Vest cited, for instance, an increase in the use of the term “sensitive but unclassified” by federal sponsors of research. With classified research, he explained, there's a bright line, and universities choose whether or not to undertake it. Now, Vest continued, federal sponsors are increasingly using the restrictive “sensitive but unclassified” tag. “Universities have had to make decisions. They either agree to these terms -- and some have -- or they reject the contract and some have … or they choose to fight the restriction and go argue with the Department of Defense or whoever it is.”

He added: “Nine times out of 10, if you’re willing to spend a year arguing about this, you’ll usually win.”

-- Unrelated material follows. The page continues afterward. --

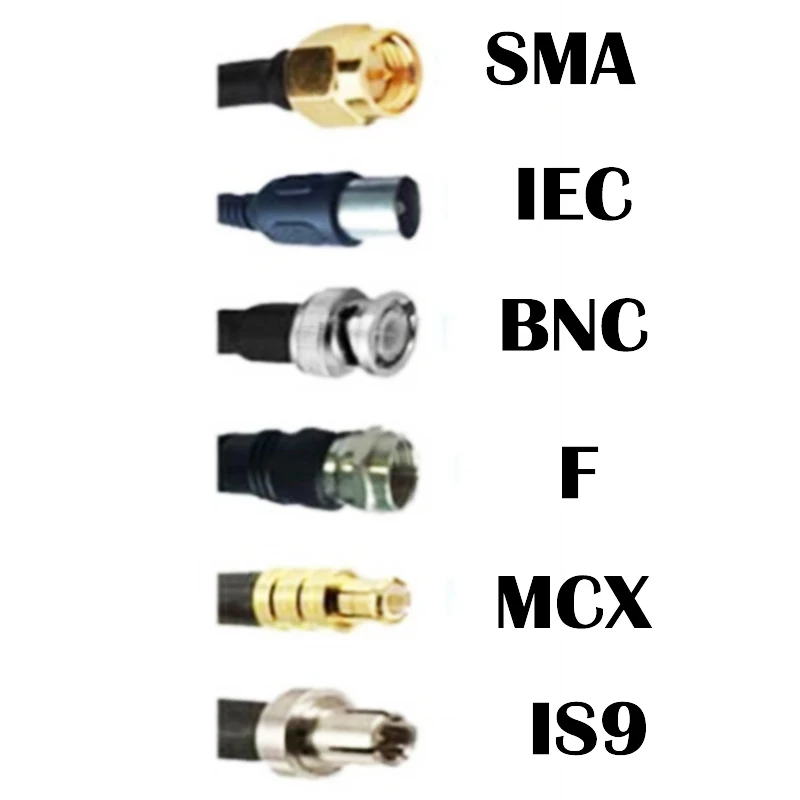 5Dbi High gain technology China Factory frequency 700-2700MHz range sucker gsm antenna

While much of the discussion at the various conference sessions covered past or present threats to free inquiry in universities, two academic leaders used their podium Friday to highlight challenges facing the future citizenry. Anthony W. Marx, president of Amherst College, pointed to purposeful underfunding of and inequalities in the K-12 system. He emphasized that without an educational system that offers mobility for talented individuals to join the ranks of scholars, free inquiry is at risk.

Moreover, colleges need to be advocates for K-12 education, "inspire" their students to enter it, and generally, Marx said, “not hold ourselves above it.”

Meanwhile, Joseph W. Westphal, provost of the New School and former chancellor of the University of Maine, pointed to weaknesses at the next rung up of the educational system – colleges themselves.

“There’s a certain abandonment of core curriculum, of civic education, across our universities,” said Westphal. He mentioned curricular compromises colleges have made to compete (not requiring a foreign language, for example), a failure of campuses to truly internationalize, and the migration of the start of the college student’s weekend from Friday to Thursday to Wednesday nights. “I think we’ve lowered our academic standards,” said Westphal. Given all this, he wondered how students would respond to a McCarthy-like era if one arose in their futures.

“What happens when that happens? Are future students going to be able to respond to that?"